To be done: Return exactly the lines that run from the one containing "Taking point 336,381" to the end of the entries, with both ends included.

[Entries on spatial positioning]
_ _ _

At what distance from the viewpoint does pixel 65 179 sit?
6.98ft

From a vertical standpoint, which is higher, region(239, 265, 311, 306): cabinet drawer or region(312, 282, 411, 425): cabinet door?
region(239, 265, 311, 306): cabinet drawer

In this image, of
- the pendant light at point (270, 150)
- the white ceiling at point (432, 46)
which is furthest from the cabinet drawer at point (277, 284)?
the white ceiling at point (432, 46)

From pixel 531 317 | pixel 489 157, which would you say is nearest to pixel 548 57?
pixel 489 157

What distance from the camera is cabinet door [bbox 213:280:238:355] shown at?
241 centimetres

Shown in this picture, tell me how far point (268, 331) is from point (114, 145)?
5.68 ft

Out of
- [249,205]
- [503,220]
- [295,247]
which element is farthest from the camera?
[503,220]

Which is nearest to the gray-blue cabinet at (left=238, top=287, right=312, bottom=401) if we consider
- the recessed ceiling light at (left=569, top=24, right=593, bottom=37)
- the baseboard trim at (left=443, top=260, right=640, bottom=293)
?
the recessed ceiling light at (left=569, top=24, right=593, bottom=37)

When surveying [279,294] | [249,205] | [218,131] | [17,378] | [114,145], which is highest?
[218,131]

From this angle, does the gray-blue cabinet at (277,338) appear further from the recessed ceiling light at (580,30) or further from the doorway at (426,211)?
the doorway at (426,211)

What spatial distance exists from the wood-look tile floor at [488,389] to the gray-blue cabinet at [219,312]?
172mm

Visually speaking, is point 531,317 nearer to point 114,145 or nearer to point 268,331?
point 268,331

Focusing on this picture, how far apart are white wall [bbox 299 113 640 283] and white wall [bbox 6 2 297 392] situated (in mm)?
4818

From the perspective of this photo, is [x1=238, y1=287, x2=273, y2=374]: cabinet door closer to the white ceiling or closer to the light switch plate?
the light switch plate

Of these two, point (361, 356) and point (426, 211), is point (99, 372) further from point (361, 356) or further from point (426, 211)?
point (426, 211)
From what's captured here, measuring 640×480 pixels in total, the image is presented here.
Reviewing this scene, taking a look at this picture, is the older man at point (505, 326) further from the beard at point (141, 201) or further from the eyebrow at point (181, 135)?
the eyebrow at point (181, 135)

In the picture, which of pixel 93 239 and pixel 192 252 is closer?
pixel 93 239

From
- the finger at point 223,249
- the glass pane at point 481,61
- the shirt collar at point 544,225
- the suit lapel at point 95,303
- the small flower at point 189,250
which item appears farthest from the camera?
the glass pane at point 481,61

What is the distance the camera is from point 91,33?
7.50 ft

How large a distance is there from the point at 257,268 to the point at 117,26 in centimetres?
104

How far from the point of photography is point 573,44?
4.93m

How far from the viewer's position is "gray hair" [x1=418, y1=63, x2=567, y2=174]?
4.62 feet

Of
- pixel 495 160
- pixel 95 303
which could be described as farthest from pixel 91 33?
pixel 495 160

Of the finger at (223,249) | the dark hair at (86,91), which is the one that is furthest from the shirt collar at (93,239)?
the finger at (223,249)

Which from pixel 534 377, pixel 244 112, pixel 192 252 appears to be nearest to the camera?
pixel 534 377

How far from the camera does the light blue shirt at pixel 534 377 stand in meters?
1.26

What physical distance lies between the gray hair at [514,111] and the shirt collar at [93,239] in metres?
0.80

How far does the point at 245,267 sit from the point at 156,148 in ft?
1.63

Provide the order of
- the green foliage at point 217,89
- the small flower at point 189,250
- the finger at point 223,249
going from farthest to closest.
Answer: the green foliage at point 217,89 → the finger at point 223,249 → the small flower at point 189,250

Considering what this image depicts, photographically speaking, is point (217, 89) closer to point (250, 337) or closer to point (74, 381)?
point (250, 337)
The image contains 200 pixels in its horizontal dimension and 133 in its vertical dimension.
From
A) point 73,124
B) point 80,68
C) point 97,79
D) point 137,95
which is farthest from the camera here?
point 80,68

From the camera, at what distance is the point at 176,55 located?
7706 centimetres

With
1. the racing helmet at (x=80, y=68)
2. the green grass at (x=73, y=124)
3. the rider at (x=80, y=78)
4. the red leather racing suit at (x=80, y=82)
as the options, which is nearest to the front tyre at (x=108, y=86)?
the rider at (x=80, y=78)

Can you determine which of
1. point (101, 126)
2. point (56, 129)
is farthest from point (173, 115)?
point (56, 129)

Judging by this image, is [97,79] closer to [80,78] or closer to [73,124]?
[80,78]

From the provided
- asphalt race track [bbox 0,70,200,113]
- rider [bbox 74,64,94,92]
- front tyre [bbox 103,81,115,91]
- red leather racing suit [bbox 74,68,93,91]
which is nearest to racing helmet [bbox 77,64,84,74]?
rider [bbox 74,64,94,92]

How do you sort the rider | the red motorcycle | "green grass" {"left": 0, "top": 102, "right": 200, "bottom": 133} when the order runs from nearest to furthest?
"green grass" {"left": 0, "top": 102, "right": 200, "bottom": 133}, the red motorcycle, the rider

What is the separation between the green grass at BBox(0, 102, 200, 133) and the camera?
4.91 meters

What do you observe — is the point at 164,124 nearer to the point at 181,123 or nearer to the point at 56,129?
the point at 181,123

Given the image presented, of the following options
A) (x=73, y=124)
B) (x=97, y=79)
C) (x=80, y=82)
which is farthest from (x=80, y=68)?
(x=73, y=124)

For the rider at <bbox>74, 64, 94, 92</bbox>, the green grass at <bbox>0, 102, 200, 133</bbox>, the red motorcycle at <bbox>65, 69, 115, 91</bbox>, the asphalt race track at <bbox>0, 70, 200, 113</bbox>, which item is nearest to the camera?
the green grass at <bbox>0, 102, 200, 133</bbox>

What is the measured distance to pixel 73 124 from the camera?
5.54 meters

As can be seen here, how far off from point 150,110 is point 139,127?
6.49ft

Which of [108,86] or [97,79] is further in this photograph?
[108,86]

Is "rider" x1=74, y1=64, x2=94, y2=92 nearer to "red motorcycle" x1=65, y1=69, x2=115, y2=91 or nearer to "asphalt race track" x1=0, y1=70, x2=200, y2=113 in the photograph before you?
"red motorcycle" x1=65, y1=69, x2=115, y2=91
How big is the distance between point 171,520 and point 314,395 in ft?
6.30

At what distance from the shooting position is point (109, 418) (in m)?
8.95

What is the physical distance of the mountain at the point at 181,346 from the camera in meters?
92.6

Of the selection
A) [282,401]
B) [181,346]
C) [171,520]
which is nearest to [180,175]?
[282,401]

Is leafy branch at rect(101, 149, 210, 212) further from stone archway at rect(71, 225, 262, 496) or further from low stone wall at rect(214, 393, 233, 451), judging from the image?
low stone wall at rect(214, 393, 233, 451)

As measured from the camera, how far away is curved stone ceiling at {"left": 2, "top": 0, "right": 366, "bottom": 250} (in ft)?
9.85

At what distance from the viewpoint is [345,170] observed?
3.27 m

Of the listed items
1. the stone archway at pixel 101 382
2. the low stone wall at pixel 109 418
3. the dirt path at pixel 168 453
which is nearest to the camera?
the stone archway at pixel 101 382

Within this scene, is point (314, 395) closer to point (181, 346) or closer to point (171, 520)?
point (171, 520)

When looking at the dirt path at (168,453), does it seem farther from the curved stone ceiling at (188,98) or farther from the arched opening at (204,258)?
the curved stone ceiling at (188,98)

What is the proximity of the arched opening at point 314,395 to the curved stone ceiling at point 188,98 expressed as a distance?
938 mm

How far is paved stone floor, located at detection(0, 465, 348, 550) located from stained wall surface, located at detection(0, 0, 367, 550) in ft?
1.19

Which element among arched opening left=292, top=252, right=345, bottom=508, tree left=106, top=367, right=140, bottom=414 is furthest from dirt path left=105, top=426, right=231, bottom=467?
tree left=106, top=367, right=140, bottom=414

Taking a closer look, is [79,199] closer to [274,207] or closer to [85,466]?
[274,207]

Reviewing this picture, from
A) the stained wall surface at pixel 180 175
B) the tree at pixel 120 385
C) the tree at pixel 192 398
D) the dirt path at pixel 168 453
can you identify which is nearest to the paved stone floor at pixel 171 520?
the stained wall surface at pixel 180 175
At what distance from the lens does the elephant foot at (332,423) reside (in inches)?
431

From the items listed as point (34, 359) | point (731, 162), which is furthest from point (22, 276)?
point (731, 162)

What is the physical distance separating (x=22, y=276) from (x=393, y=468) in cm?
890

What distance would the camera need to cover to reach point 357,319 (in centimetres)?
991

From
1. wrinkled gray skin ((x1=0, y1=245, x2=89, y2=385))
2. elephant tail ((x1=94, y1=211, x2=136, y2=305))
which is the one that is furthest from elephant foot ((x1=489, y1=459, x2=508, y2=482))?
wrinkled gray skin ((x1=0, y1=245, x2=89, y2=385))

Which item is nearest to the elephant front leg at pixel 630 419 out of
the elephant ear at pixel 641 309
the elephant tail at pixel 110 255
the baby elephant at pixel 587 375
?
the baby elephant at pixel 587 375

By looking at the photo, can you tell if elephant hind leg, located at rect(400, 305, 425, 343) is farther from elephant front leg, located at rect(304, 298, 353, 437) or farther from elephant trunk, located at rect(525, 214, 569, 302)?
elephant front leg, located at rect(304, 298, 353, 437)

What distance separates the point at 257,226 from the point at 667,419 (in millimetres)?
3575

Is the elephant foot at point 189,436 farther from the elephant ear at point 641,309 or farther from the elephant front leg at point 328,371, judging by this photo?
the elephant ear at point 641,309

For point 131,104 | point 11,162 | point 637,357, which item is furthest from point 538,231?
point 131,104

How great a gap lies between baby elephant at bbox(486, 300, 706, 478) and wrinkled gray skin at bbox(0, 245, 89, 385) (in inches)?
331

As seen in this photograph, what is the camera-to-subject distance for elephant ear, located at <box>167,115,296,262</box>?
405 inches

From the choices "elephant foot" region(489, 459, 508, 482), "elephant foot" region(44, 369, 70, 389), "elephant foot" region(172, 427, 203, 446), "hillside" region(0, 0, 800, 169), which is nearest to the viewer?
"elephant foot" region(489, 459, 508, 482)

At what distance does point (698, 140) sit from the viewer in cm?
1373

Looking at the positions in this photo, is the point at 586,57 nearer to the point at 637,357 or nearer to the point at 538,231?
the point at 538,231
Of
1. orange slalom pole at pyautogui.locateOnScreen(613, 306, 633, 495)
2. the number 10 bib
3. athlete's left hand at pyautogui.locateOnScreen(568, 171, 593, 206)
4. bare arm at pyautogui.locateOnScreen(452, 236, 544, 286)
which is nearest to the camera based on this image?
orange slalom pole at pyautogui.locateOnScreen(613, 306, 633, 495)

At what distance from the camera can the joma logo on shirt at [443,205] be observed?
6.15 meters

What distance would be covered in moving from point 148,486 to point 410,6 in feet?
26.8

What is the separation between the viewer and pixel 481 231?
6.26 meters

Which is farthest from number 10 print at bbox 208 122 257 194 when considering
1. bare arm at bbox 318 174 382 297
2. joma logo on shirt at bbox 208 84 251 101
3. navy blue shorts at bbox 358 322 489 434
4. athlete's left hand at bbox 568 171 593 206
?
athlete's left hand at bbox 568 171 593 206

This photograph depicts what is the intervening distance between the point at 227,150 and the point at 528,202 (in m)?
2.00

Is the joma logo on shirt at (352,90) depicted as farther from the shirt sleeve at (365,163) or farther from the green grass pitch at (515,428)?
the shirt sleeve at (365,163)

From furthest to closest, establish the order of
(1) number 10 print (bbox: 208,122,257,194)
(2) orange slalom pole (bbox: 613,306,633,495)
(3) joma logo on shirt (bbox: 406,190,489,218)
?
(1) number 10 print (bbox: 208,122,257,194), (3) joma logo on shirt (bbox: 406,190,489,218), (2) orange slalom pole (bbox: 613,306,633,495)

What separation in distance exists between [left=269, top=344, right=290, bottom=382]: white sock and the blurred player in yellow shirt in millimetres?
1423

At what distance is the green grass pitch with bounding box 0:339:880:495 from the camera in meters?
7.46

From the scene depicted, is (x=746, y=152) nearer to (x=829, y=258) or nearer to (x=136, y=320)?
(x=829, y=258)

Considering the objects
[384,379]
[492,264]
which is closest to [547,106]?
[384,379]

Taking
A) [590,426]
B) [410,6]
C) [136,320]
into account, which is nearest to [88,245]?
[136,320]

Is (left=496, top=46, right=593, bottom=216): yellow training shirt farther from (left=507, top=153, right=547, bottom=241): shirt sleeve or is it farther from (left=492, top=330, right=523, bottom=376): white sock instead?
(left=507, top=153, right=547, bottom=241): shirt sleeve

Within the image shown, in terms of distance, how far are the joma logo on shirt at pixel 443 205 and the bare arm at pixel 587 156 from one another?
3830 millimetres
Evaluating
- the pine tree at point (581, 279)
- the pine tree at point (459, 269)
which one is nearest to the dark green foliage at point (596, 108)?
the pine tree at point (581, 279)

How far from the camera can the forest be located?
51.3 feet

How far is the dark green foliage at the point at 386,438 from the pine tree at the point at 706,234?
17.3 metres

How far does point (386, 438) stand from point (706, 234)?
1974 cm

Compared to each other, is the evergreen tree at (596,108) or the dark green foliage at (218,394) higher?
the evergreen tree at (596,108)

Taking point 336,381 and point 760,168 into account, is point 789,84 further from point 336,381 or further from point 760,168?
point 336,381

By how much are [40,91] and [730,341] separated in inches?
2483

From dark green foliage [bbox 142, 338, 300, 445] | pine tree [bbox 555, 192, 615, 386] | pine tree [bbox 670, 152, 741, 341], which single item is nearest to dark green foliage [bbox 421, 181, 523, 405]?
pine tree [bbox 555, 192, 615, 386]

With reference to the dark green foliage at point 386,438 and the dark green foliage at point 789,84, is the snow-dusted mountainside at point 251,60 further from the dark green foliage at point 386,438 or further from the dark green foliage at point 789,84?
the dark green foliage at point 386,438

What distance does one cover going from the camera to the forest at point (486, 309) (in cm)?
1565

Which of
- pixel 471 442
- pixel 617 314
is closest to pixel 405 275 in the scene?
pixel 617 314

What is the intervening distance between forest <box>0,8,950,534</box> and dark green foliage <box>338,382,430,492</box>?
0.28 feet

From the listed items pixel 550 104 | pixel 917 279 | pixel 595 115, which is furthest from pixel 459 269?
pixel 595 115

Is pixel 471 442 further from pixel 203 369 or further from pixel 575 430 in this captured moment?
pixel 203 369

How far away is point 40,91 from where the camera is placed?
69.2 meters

_ _ _

Answer:
Taking point 336,381 and point 760,168 into account, is point 789,84 further from point 336,381 or further from point 760,168?
point 336,381

By how much are [40,91] and [730,341] separated in inches?
2483

From dark green foliage [bbox 142, 338, 300, 445] | pine tree [bbox 555, 192, 615, 386] | pine tree [bbox 670, 152, 741, 341], which single item is nearest to dark green foliage [bbox 421, 181, 523, 405]?
pine tree [bbox 555, 192, 615, 386]

With reference to the dark green foliage at point 386,438 and the dark green foliage at point 789,84, is the snow-dusted mountainside at point 251,60 further from the dark green foliage at point 386,438 or further from the dark green foliage at point 789,84?
the dark green foliage at point 386,438

What distance does one cover going from the camera to the forest at point (486, 309) (in cm)?
1565

Which of
- pixel 471 442
- pixel 617 314
is closest to pixel 405 275 in the scene?
pixel 617 314

What is the intervening distance between forest <box>0,8,950,534</box> and dark green foliage <box>338,382,430,492</box>?
0.28 feet

From the listed items pixel 550 104 | pixel 917 279 | pixel 595 115, which is furthest from pixel 459 269?
pixel 595 115

Is pixel 471 442 further from pixel 203 369 or further from pixel 575 430 in this captured moment?
pixel 203 369

How far away is point 40,91 from where the camera is placed?
69.2 meters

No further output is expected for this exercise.